Investors seemed to shake off the threat around the blockade and the ongoing saber-rattling between the two countries, and stocks got a jolt after Trump said Iran had signaled to his administration its interest in working out a deal.
With today's gains, the S&P 500 index is now up 9% from its low point during the war on March 30, and is less than 2% off its all-time high. While oil prices remain elevated, the S&P 500 is now higher than where it was on the eve of the war, and the recovery has been convincing enough that some on Wall Street are saying that the bottom from the war sell-off is in and that investors can expect stocks to rise.
Image source: Getty Images.
What Wall Street is saying
Among the analysts taking a bullish stance recently was Fundstrat's Tom Lee, the former chief equity strategist at J.P. Morgan, who's known for calling the bottom early on in the pandemic.

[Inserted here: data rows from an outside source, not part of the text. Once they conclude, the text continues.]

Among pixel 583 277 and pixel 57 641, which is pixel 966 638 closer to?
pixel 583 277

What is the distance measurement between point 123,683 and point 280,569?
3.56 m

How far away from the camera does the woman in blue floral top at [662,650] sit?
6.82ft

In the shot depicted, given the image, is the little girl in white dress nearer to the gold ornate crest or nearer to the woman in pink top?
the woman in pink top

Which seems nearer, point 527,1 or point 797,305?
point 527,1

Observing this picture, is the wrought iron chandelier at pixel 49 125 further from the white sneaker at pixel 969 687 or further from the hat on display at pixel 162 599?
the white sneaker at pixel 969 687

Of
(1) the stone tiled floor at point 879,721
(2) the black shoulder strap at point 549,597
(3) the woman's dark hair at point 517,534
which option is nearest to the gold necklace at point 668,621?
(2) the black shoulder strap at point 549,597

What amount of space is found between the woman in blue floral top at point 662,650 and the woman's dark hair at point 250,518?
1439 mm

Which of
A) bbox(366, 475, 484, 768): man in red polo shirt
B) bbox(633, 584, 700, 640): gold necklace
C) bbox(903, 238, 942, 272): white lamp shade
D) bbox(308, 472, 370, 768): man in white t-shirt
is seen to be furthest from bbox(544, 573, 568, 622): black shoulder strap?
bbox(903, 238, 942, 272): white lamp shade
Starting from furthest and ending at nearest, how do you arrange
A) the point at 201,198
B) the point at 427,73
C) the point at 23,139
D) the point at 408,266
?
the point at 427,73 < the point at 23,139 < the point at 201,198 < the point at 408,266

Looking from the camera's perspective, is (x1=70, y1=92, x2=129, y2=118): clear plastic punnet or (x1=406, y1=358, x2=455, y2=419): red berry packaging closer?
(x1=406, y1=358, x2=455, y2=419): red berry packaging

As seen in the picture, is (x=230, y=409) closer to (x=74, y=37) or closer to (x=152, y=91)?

Lee again argued that the bottom is likely in for this cycle, citing recent gains in stocks even as oil prices moved higher, the tailwinds from the ceasefire announcement, which signals further deescalation, and the CBOE Volatility Index (VIX), falling below 20 for the first time since the war started. Sometimes called the fear gauge, a lower VIX reading indicates that investor fears of a crash have subsided.
Additionally, Ed Yardeni of Yardeni Research, who called the market bottom last week, said that investors may be learning to live with the war, much as they have with the war in Ukraine. Yardeni maintained a 7,700 year-end target for the S&P 500, implying 12% upside as of the close on Monday.
Some caution is warranted
While the worst may be over, the stock market is still on unstable ground. After all, even if the war in Iran resolves itself and oil prices come down, there are still the risks that existed before, including historically high valuations, a weak labor market, tariffs, and the threat of both AI disruption and an AI bubble.
Overall, there's still uncertainty remaining from the war, but the risk of a crash seems to have moderated. Buying opportunistically, for example, in beaten-down tech stocks, looks like a smart idea.